EXERCISE AIM -
Apart from the pictures, the listing is to be returned exactly.

BEGIN RECORDS SHOWN

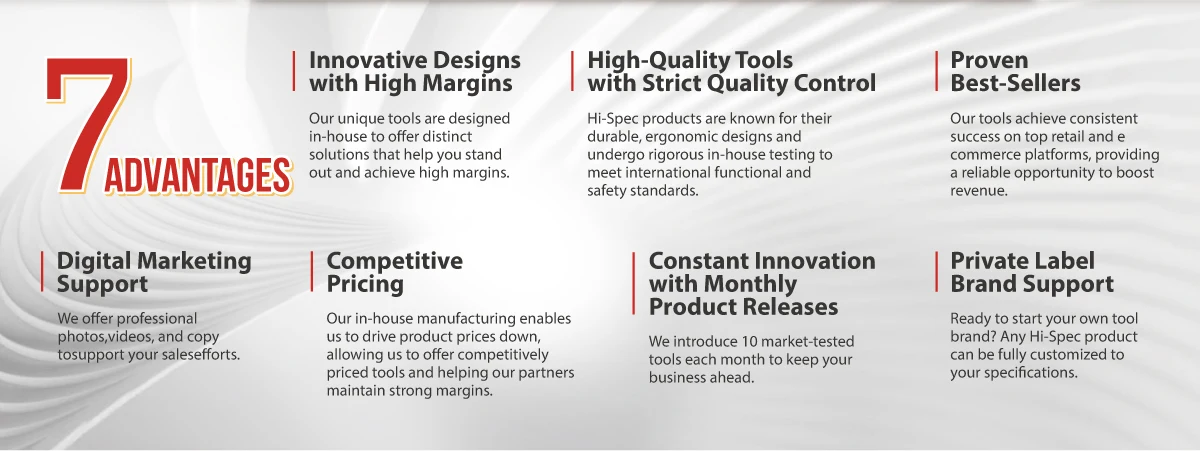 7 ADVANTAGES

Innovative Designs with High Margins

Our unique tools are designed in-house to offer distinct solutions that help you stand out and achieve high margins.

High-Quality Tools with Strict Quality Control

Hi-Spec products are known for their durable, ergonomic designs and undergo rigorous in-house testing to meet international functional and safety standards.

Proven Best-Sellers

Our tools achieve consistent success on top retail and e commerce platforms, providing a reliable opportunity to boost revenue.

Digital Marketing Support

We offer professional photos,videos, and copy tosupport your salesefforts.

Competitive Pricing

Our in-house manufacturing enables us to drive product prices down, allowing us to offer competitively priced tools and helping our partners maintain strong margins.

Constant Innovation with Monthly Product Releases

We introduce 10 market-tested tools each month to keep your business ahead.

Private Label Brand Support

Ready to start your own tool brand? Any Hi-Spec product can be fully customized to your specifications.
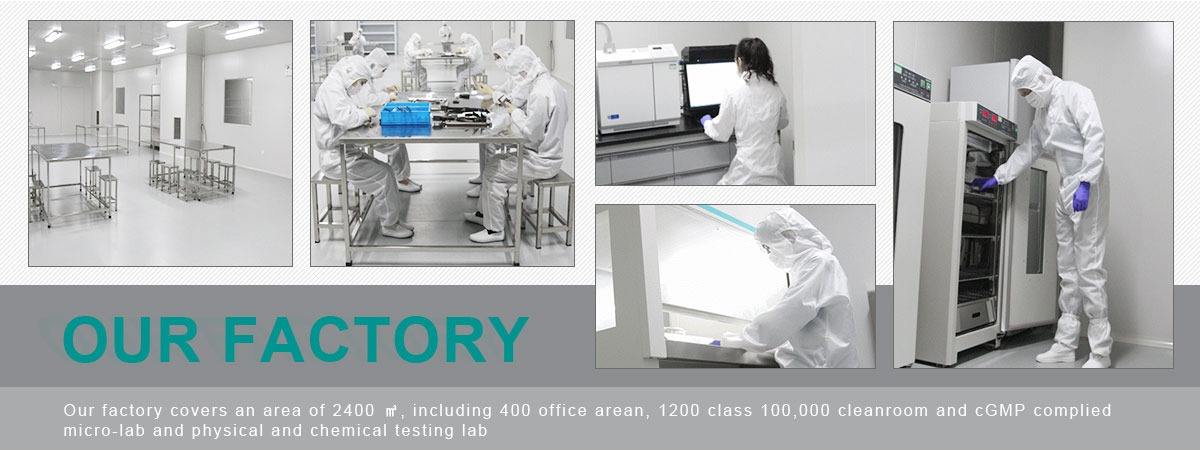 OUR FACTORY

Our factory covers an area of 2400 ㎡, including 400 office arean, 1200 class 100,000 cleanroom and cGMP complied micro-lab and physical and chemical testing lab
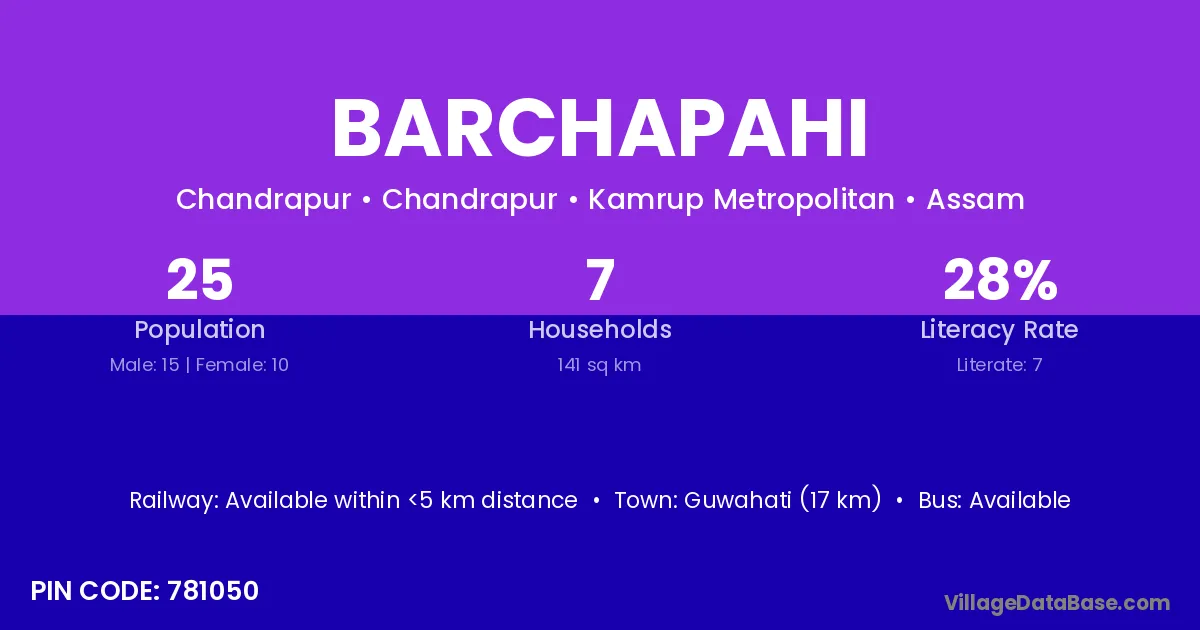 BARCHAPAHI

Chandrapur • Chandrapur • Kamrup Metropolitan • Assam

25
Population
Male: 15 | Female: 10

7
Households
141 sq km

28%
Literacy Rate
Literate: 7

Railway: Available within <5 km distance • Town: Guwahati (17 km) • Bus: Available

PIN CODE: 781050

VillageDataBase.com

END RECORDS SHOWN

THE COMPLETED TASK -
 7 ADVANTAGES

Innovative Designs with High Margins

Our unique tools are designed in-house to offer distinct solutions that help you stand out and achieve high margins.

High-Quality Tools with Strict Quality Control

Hi-Spec products are known for their durable, ergonomic designs and undergo rigorous in-house testing to meet international functional and safety standards.

Proven Best-Sellers

Our tools achieve consistent success on top retail and e commerce platforms, providing a reliable opportunity to boost revenue.

Digital Marketing Support

We offer professional photos,videos, and copy tosupport your salesefforts.

Competitive Pricing

Our in-house manufacturing enables us to drive product prices down, allowing us to offer competitively priced tools and helping our partners maintain strong margins.

Constant Innovation with Monthly Product Releases

We introduce 10 market-tested tools each month to keep your business ahead.

Private Label Brand Support

Ready to start your own tool brand? Any Hi-Spec product can be fully customized to your specifications.
 OUR FACTORY

Our factory covers an area of 2400 ㎡, including 400 office arean, 1200 class 100,000 cleanroom and cGMP complied micro-lab and physical and chemical testing lab
 BARCHAPAHI

Chandrapur • Chandrapur • Kamrup Metropolitan • Assam

25
Population
Male: 15 | Female: 10

7
Households
141 sq km

28%
Literacy Rate
Literate: 7

Railway: Available within <5 km distance • Town: Guwahati (17 km) • Bus: Available

PIN CODE: 781050

VillageDataBase.com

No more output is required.